Required work:
Set down every record below exactly as it stands, with the pictures omitted.

Material provided:
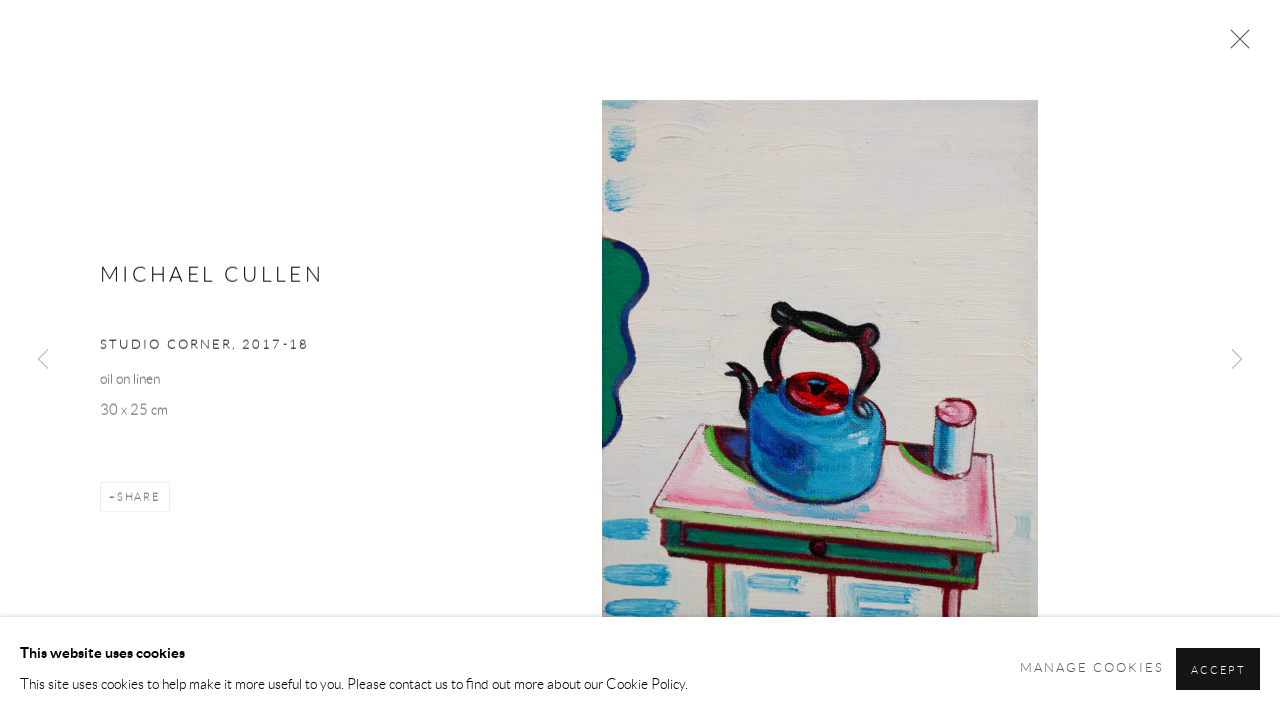

--- FILE ---
content_type: text/css; charset=utf-8
request_url: https://www.taylorgalleries.ie/core/dynamic_base.css?c=27042050002205&g=d03468a6f384a09fc1b919db96bedd4a
body_size: 215
content:



    
	/* Gallery core base.css */

	@import url(/lib/g/2.0/styles/base.css?c=27042050002205&g=d03468a6f384a09fc1b919db96bedd4a);


	/* Theme base.css (gallery template websites) */

	@import url(/lib/g/themes/aperture/2.0/styles/base.css?c=27042050002205&g=d03468a6f384a09fc1b919db96bedd4a);


/* Local site base.css */

    @import url(/styles/base.css?c=27042050002205&g=d03468a6f384a09fc1b919db96bedd4a);

    @import url(/core/user_custom.css?c=27042050002205&g=d03468a6f384a09fc1b919db96bedd4a);


--- FILE ---
content_type: text/css; charset=utf-8
request_url: https://www.taylorgalleries.ie/core/dynamic_main.css?c=27042050002205&g=d03468a6f384a09fc1b919db96bedd4a
body_size: 223
content:



	/* Core layout styles */
	@import url(/lib/g/2.0/styles/layout.css?c=27042050002205&g=d03468a6f384a09fc1b919db96bedd4a);
	
	

		/* Theme main.css (gallery template websites) */
		@import url(/lib/g/themes/aperture/2.0/styles/layout.css?c=27042050002205&g=d03468a6f384a09fc1b919db96bedd4a);
	
	/* Theme preset */
		
	
	

/* Website main.css */
	@import url(/styles/main.css?c=27042050002205&g=d03468a6f384a09fc1b919db96bedd4a);







--- FILE ---
content_type: text/css
request_url: https://www.taylorgalleries.ie/lib/webfonts/otto/stylesheet.css
body_size: 263
content:

/* Light  ------------------------------------------------------------------*/

@font-face {
    font-family: 'Otto';
    src: url('otto-light-webfont.woff2') format('woff2'),
         url('otto-light-webfont.woff') format('woff');
    font-weight: 200;
    font-style: normal;
}
@font-face {
    font-family: 'Otto';
    src: url('otto-lightitalic-webfont.woff2') format('woff2'),
         url('otto-lightitalic-webfont.woff') format('woff');
    font-weight: 200;
    font-style: italic;
}


/* Regular ------------------------------------------------------------------*/

@font-face {
    font-family: 'Otto';
    src: url('otto-regular-webfont.woff2') format('woff2'),
         url('otto-regular-webfont.woff') format('woff');
    font-weight: normal;
    font-style: normal;
}
@font-face {
    font-family: 'Otto';
    src: url('otto-italic-webfont.woff2') format('woff2'),
         url('otto-italic-webfont.woff') format('woff');
    font-weight: normal;
    font-style: italic;
}


/* Bold ------------------------------------------------------------------*/

@font-face {
    font-family: 'Otto';
    src: url('otto-bold-webfont.woff2') format('woff2'),
         url('otto-bold-webfont.woff') format('woff');
    font-weight: bold;
    font-style: normal;

}
@font-face {
    font-family: 'Otto';
    src: url('otto-bolditalic-webfont.woff2') format('woff2'),
         url('otto-bolditalic-webfont.woff') format('woff');
    font-weight: bold;
    font-style: italic;

}



--- FILE ---
content_type: text/javascript
request_url: https://www.taylorgalleries.ie/lib/archimedes/scripts/recaptcha.js?c=27042050002205&g=d03468a6f384a09fc1b919db96bedd4a
body_size: 733
content:
window.recaptcha_success_callback_instance = null;
window.recaptcha_success_callback = function() {};

google_captcha_onload = function(token) {
    setTimeout(function() {
        try {
            if (!$('body').hasClass('protected-path-login-mode')) {
                $('.contact_form_captcha_enabled').each(function() {
                    if (!$(this).hasClass('initialized')) {

                        // only initialise captcha for the captcha element inside this form
                        // cos that's not how it used to work ¯\_(ツ)_/¯
                        let captcha_container = $(this).find('#contact_form_recaptcha_container')[0]
                        let is_visible = $(this).hasClass('contact_form_captcha_visible')
                        grecaptcha.render(captcha_container, { 
                            sitekey: '6LeQ5TQaAAAAAL0PpYABhN5kYFLmywEMGlK0OD2-', 
                            size: is_visible ? 'normal' : 'invisible',
                            badge: 'bottomright',
                            callback: function(token) {
                                if (typeof window.recaptcha_error_timeout != 'undefined') {
                                    clearTimeout(window.recaptcha_error_timeout);
                                }
                            
                                $('input[name="g-recaptcha-response"]').val(token);
                                $('body').addClass('contact_form_captcha_challenge_passed');
                                window.recaptcha_success_callback(window.recaptcha_success_callback_instance);
                            },
                            expired_callback: function() {
                                h.alert('An error occurred, please refresh and try again. If you are still having difficulties please contact us.');
                            },
                            error_callback: function() {
                                h.alert('An error occurred, please refresh and try again. If you are still having difficulties please contact us.');
                            }
                        });
                    }
                    $(this).addClass('initialized');
                });
            }
        } catch(err) {
          console.log(err)
        }
    }, 200, token);
};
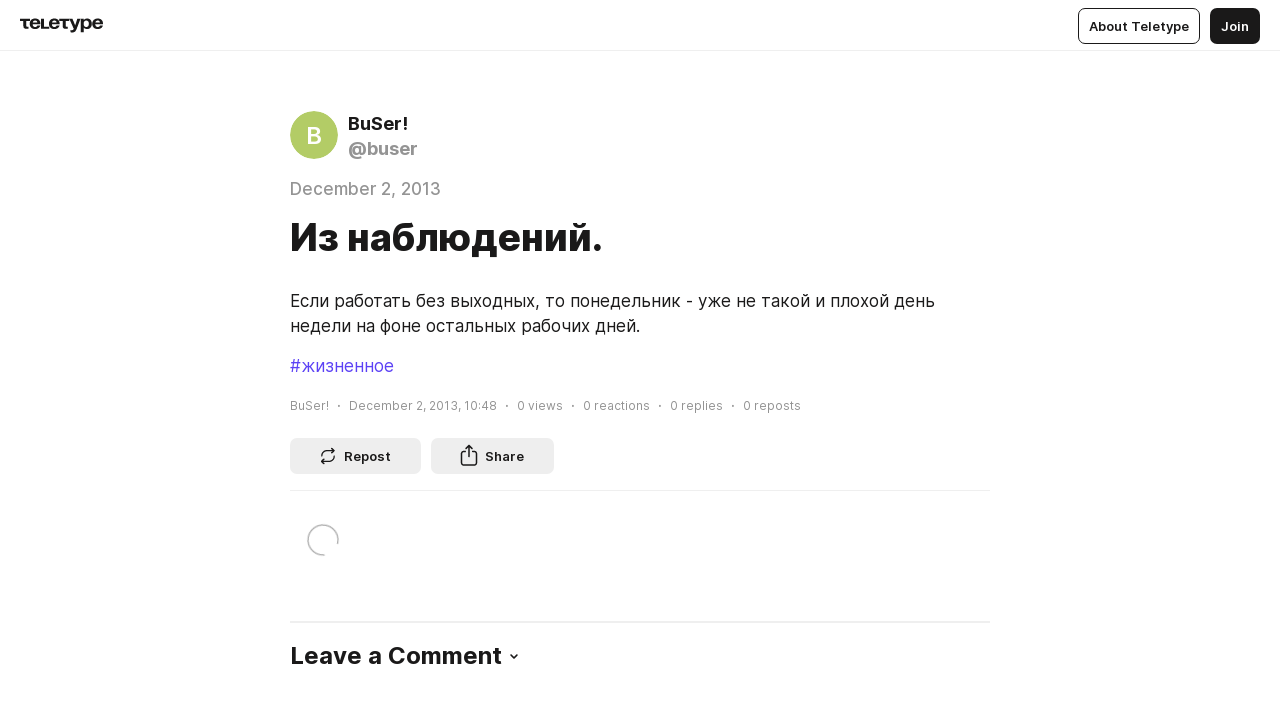

--- FILE ---
content_type: application/javascript
request_url: https://teletype.in/static/difference.066c1c23.js
body_size: -292
content:
import{bB as s,bC as t,bx as b,bD as f}from"./index.840c5e98.js";var i=s,n=t,c=b,a=f,o=c(function(e,r){return a(e)?i(e,n(r,1,a,!0)):[]}),_=o;const u=_;export{u as d};


--- FILE ---
content_type: application/javascript
request_url: https://teletype.in/static/tab.570b0e13.js
body_size: 151
content:
import{d as u,o as t,l as o,w as v,f as s,P as i,j as l,I as b,Q as f,_ as k,J as r,R as c,t as d,n as y}from"./index.840c5e98.js";const $={key:0,class:"tab-icon"},g={key:1,class:"tab-label"},C={key:2,class:"tab-badge"},w=u({__name:"tab",props:{label:{default:void 0},icon:{default:void 0},to:{default:void 0},badge:{default:null},active:{type:Boolean},linkExact:{type:Boolean},view:{default:"default"}},emits:["click"],setup(e,{emit:m}){return(a,n)=>(t(),o(f(e.to?k:"button"),{to:e.to,"active-class":e.linkExact?void 0:"m_active","exact-active-class":e.linkExact?"m_active":void 0,class:b(["tab",{m_active:e.active,m_icon:(e.icon||a.$slots.icon)&&!e.label,m_simple:e.view==="simple",m_main:e.view==="main"}]),onClick:n[0]||(n[0]=B=>m("click"))},{default:v(()=>[e.icon||a.$slots.icon?(t(),s("div",$,[i(a.$slots,"icon",{},()=>[e.icon?(t(),o(r,{key:0,name:e.icon},null,8,["name"])):l("",!0)],!0)])):l("",!0),e.label||a.$slots.default?(t(),s("div",g,[i(a.$slots,"default",{},()=>[c(d(e.label||""),1)],!0)])):l("",!0),e.badge!=null||a.$slots.badge?(t(),s("div",C,[i(a.$slots,"badge",{},()=>[c(d(e.badge),1)],!0)])):l("",!0)]),_:3},8,["to","active-class","exact-active-class","class"]))}});const E=y(w,[["__scopeId","data-v-b1f6ebed"]]);export{E as T};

Exercise solution:
--- FILE ---
content_type: text/css; charset=utf-8
request_url: https://www.taylorgalleries.ie/core/dynamic_base.css?c=27042050002205&g=d03468a6f384a09fc1b919db96bedd4a
body_size: 215
content:



    
	/* Gallery core base.css */

	@import url(/lib/g/2.0/styles/base.css?c=27042050002205&g=d03468a6f384a09fc1b919db96bedd4a);


	/* Theme base.css (gallery template websites) */

	@import url(/lib/g/themes/aperture/2.0/styles/base.css?c=27042050002205&g=d03468a6f384a09fc1b919db96bedd4a);


/* Local site base.css */

    @import url(/styles/base.css?c=27042050002205&g=d03468a6f384a09fc1b919db96bedd4a);

    @import url(/core/user_custom.css?c=27042050002205&g=d03468a6f384a09fc1b919db96bedd4a);


--- FILE ---
content_type: text/css; charset=utf-8
request_url: https://www.taylorgalleries.ie/core/dynamic_main.css?c=27042050002205&g=d03468a6f384a09fc1b919db96bedd4a
body_size: 223
content:



	/* Core layout styles */
	@import url(/lib/g/2.0/styles/layout.css?c=27042050002205&g=d03468a6f384a09fc1b919db96bedd4a);
	
	

		/* Theme main.css (gallery template websites) */
		@import url(/lib/g/themes/aperture/2.0/styles/layout.css?c=27042050002205&g=d03468a6f384a09fc1b919db96bedd4a);
	
	/* Theme preset */
		
	
	

/* Website main.css */
	@import url(/styles/main.css?c=27042050002205&g=d03468a6f384a09fc1b919db96bedd4a);







--- FILE ---
content_type: text/css
request_url: https://www.taylorgalleries.ie/lib/webfonts/otto/stylesheet.css
body_size: 263
content:

/* Light  ------------------------------------------------------------------*/

@font-face {
    font-family: 'Otto';
    src: url('otto-light-webfont.woff2') format('woff2'),
         url('otto-light-webfont.woff') format('woff');
    font-weight: 200;
    font-style: normal;
}
@font-face {
    font-family: 'Otto';
    src: url('otto-lightitalic-webfont.woff2') format('woff2'),
         url('otto-lightitalic-webfont.woff') format('woff');
    font-weight: 200;
    font-style: italic;
}


/* Regular ------------------------------------------------------------------*/

@font-face {
    font-family: 'Otto';
    src: url('otto-regular-webfont.woff2') format('woff2'),
         url('otto-regular-webfont.woff') format('woff');
    font-weight: normal;
    font-style: normal;
}
@font-face {
    font-family: 'Otto';
    src: url('otto-italic-webfont.woff2') format('woff2'),
         url('otto-italic-webfont.woff') format('woff');
    font-weight: normal;
    font-style: italic;
}


/* Bold ------------------------------------------------------------------*/

@font-face {
    font-family: 'Otto';
    src: url('otto-bold-webfont.woff2') format('woff2'),
         url('otto-bold-webfont.woff') format('woff');
    font-weight: bold;
    font-style: normal;

}
@font-face {
    font-family: 'Otto';
    src: url('otto-bolditalic-webfont.woff2') format('woff2'),
         url('otto-bolditalic-webfont.woff') format('woff');
    font-weight: bold;
    font-style: italic;

}



--- FILE ---
content_type: text/javascript
request_url: https://www.taylorgalleries.ie/lib/archimedes/scripts/recaptcha.js?c=27042050002205&g=d03468a6f384a09fc1b919db96bedd4a
body_size: 733
content:
window.recaptcha_success_callback_instance = null;
window.recaptcha_success_callback = function() {};

google_captcha_onload = function(token) {
    setTimeout(function() {
        try {
            if (!$('body').hasClass('protected-path-login-mode')) {
                $('.contact_form_captcha_enabled').each(function() {
                    if (!$(this).hasClass('initialized')) {

                        // only initialise captcha for the captcha element inside this form
                        // cos that's not how it used to work ¯\_(ツ)_/¯
                        let captcha_container = $(this).find('#contact_form_recaptcha_container')[0]
                        let is_visible = $(this).hasClass('contact_form_captcha_visible')
                        grecaptcha.render(captcha_container, { 
                            sitekey: '6LeQ5TQaAAAAAL0PpYABhN5kYFLmywEMGlK0OD2-', 
                            size: is_visible ? 'normal' : 'invisible',
                            badge: 'bottomright',
                            callback: function(token) {
                                if (typeof window.recaptcha_error_timeout != 'undefined') {
                                    clearTimeout(window.recaptcha_error_timeout);
                                }
                            
                                $('input[name="g-recaptcha-response"]').val(token);
                                $('body').addClass('contact_form_captcha_challenge_passed');
                                window.recaptcha_success_callback(window.recaptcha_success_callback_instance);
                            },
                            expired_callback: function() {
                                h.alert('An error occurred, please refresh and try again. If you are still having difficulties please contact us.');
                            },
                            error_callback: function() {
                                h.alert('An error occurred, please refresh and try again. If you are still having difficulties please contact us.');
                            }
                        });
                    }
                    $(this).addClass('initialized');
                });
            }
        } catch(err) {
          console.log(err)
        }
    }, 200, token);
};

--- FILE ---
content_type: application/javascript
request_url: https://teletype.in/static/difference.066c1c23.js
body_size: -292
content:
import{bB as s,bC as t,bx as b,bD as f}from"./index.840c5e98.js";var i=s,n=t,c=b,a=f,o=c(function(e,r){return a(e)?i(e,n(r,1,a,!0)):[]}),_=o;const u=_;export{u as d};


--- FILE ---
content_type: application/javascript
request_url: https://teletype.in/static/tab.570b0e13.js
body_size: 151
content:
import{d as u,o as t,l as o,w as v,f as s,P as i,j as l,I as b,Q as f,_ as k,J as r,R as c,t as d,n as y}from"./index.840c5e98.js";const $={key:0,class:"tab-icon"},g={key:1,class:"tab-label"},C={key:2,class:"tab-badge"},w=u({__name:"tab",props:{label:{default:void 0},icon:{default:void 0},to:{default:void 0},badge:{default:null},active:{type:Boolean},linkExact:{type:Boolean},view:{default:"default"}},emits:["click"],setup(e,{emit:m}){return(a,n)=>(t(),o(f(e.to?k:"button"),{to:e.to,"active-class":e.linkExact?void 0:"m_active","exact-active-class":e.linkExact?"m_active":void 0,class:b(["tab",{m_active:e.active,m_icon:(e.icon||a.$slots.icon)&&!e.label,m_simple:e.view==="simple",m_main:e.view==="main"}]),onClick:n[0]||(n[0]=B=>m("click"))},{default:v(()=>[e.icon||a.$slots.icon?(t(),s("div",$,[i(a.$slots,"icon",{},()=>[e.icon?(t(),o(r,{key:0,name:e.icon},null,8,["name"])):l("",!0)],!0)])):l("",!0),e.label||a.$slots.default?(t(),s("div",g,[i(a.$slots,"default",{},()=>[c(d(e.label||""),1)],!0)])):l("",!0),e.badge!=null||a.$slots.badge?(t(),s("div",C,[i(a.$slots,"badge",{},()=>[c(d(e.badge),1)],!0)])):l("",!0)]),_:3},8,["to","active-class","exact-active-class","class"]))}});const E=y(w,[["__scopeId","data-v-b1f6ebed"]]);export{E as T};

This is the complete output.